Hier aber gelingt es Eva Wagendorfer nicht nur das alte Frankfurt wieder auferstehen zu lassen, sondern man ist von der ersten bis zur letzten Seite einfach in den 20er Jahren und zweifelt keine Sekunde daran. Da ich zehn Jahre in Frankfurt gelebt habe, hatte ich bestimmte Plätze plastisch vor Augen und dazu das Flair der Wilden 20er.
Ein unheimlich entzückendes und charmantes Buch hat mich da zwei Tage lang in seinen Bann gezogen und ich durfte illustre und liebenswerte Charaktere kennen lernen und in den aufregenden Alltag des damals noch so neuen Mediums Rundfunk abtauchen. An keiner Stelle war es langweilig oder langatmig.
Besonders toll fand ich die Kapitelanfänge, da befindet sich immer eine Radiomeldung aus der Zeit im Zusammenhang mit starken Frauen... und danach eine kurze Erklärung. Viele Namen waren mir ein Begriff, andere waren neu für mich.
Dieses Buch hat mich nicht nur außerordentlich gut unterhalten, sondern auch sehr bereichert.
Genau so schreibt man exzellente Unterhaltung!

Bewertung vom 24.05.2022
Leichdorf
Rauh, Wolfgang

Leichdorf


ausgezeichnet

Wolfgang Rauh hat mit diesem Buch einen astreinen und stimmigen Horror-Thriller hingelegt, der seinesgleichen suchen muss. Und er hat etwas geschafft, das viele Autor:innen des Genres (leider manchmal auch Altmeister Stephen King) oftmals nicht schaffen: ein tolles und schlüssiges Ende! Ich bin ja mittlerweile ein abgebrühter erwartungsloser Leser, aber wenn ein Buch das Niveau bis inklusive Ende hält, dann bin ich begeistert und hin und weg.

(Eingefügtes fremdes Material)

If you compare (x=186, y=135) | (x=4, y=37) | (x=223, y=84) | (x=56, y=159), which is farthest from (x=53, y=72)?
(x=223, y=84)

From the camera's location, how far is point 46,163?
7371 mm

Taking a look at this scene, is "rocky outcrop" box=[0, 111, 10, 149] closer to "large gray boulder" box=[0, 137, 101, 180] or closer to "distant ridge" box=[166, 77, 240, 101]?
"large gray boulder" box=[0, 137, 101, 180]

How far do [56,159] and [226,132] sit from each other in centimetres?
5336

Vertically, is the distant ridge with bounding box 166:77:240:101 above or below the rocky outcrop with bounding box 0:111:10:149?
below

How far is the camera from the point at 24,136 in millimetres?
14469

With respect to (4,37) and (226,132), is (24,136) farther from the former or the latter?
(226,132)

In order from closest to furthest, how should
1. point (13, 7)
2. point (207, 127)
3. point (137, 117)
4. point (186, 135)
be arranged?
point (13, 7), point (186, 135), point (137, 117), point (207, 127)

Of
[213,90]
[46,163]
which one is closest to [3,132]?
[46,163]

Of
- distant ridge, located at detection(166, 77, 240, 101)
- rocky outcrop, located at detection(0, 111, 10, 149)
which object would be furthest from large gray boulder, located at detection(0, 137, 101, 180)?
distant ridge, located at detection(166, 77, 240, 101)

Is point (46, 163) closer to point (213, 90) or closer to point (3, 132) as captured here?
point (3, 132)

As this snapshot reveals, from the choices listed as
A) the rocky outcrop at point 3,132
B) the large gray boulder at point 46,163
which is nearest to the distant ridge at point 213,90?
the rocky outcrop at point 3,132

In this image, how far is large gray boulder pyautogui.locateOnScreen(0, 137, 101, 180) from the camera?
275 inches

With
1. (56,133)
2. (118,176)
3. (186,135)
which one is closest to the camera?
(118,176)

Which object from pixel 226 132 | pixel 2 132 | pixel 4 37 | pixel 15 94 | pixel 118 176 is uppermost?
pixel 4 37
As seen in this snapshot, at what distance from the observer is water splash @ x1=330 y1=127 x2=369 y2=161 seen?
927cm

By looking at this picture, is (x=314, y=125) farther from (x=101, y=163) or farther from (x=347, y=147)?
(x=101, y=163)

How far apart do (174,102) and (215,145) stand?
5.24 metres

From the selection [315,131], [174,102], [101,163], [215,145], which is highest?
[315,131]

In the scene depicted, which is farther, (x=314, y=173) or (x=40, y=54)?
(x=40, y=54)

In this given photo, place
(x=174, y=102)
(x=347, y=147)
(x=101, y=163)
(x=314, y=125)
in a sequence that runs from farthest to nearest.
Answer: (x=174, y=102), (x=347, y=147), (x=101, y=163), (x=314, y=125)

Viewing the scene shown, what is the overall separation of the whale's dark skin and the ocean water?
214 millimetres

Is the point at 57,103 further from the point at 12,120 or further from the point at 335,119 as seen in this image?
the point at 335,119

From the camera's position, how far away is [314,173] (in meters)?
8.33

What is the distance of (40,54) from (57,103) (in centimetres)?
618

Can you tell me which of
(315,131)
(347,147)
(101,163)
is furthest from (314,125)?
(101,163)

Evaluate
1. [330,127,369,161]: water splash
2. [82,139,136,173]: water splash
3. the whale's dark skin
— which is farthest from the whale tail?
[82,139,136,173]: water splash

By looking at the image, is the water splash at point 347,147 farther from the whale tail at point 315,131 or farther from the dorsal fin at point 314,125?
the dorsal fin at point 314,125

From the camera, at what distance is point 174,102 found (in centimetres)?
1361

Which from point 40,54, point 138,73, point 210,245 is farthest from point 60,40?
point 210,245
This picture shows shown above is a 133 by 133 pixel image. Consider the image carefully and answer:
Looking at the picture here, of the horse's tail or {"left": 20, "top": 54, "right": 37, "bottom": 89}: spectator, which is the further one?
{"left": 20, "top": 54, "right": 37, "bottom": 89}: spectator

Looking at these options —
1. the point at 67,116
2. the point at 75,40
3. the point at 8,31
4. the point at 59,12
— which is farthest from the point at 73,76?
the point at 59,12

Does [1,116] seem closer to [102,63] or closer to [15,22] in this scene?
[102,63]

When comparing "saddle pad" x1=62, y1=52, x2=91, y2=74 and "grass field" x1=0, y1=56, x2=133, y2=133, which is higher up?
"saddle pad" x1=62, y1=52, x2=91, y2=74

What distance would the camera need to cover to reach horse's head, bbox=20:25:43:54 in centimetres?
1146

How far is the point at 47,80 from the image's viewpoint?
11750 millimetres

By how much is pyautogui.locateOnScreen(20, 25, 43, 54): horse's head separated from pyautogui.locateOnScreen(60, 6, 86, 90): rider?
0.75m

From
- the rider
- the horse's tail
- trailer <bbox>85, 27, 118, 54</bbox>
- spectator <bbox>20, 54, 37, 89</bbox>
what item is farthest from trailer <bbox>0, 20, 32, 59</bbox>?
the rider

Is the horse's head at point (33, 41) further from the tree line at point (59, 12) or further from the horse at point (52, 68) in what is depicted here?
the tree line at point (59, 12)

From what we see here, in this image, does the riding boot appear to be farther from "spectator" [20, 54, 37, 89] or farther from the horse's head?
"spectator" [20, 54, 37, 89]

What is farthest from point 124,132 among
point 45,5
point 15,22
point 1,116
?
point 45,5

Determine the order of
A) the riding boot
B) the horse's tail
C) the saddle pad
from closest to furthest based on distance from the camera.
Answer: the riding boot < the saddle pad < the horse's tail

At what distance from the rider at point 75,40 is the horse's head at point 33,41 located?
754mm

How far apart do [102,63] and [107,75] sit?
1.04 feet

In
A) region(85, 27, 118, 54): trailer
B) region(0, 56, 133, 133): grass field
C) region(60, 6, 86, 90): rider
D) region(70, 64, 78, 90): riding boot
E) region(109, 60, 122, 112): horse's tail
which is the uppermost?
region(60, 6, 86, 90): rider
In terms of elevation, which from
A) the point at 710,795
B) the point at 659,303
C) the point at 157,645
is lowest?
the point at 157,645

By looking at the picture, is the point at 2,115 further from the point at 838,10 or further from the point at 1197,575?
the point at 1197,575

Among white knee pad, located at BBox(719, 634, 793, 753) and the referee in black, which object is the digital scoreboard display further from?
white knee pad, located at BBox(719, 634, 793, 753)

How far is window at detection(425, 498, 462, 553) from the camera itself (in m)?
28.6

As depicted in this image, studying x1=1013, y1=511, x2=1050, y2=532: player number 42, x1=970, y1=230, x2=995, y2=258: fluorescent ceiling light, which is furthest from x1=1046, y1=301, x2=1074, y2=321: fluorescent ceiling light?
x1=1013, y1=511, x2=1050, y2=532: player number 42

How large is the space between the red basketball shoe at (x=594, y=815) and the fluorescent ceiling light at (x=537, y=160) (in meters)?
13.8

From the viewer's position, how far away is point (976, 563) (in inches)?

Der Ort Leichdorf mitsamt Leichwald und seinen Protagonisten sind düster und beklemmend. Leichwald hat schon viele Tote gesehen, die Charaktere sind allesamt gezeichnet durch Verlust, Krankheit und Traumata, und doch wird es nicht zuviel, nicht unglaubwürdig. Es sind Personen wie du und ich und das macht die Stimmung umso nachvollziehbarer.

Ich liebe dieses Buch

Bewertung vom 20.05.2022
Zurück nach Übertreibling / Vikki Victoria Bd.1
Gray, Gloria;Felder, Robin

Zurück nach Übertreibling / Vikki Victoria Bd.1


ausgezeichnet

Eine trans Frau als Ermittlerin - noch dazu im tiefsten Bayern? Ja, darf das denn sein? Ja, das darf sein, denn die Autorin Gloria Gray ist selbst eine trans Frau und Vikki Victoria wohl ihr literarisches Alter Ego.

Eine Gaudi war's, das Buch zu lesen und das obwohl ich Regionalkrimis gar nicht so mag. Vikki erzählt uns rasant und im lockeren Plauderton was passiert ist: Morddrohung durch einen entflohenen Häftling, Entführungen, das Aufeinanderprallen zweier Gangs - volles Programm halt... und wenn ich sage Plauderton, dann meine ich das so. Diesen Krimi zu lesen war tatsächlich wie jemandem zuzuhören, der ohne Punkt und Komma plappert und dabei einen Gag nach dem anderen raushaut, teilweise bitterböse und manchmal politisch unkorrekte Satire. Da wird mit allem abgerechnet: mit dem Fernsehen, der Gesellschaft, Machos, Internet... alle bekommen sie ihr Fett ab.

Eigentlich ist die Krimihandlung gar nicht so wichtig - wenn auch spannend, aber nicht wirklich unvorhersehbar. Wichtig ist Vikki, die schillernde liebenswerte parttime V-Frau, die die Sache lieber selbst souverän in die Hand nimmt, als alles der Polizei zu überlassen.

Wer Satire mag, wird dieses Buch lieben... wer Bayern mag - sowieso!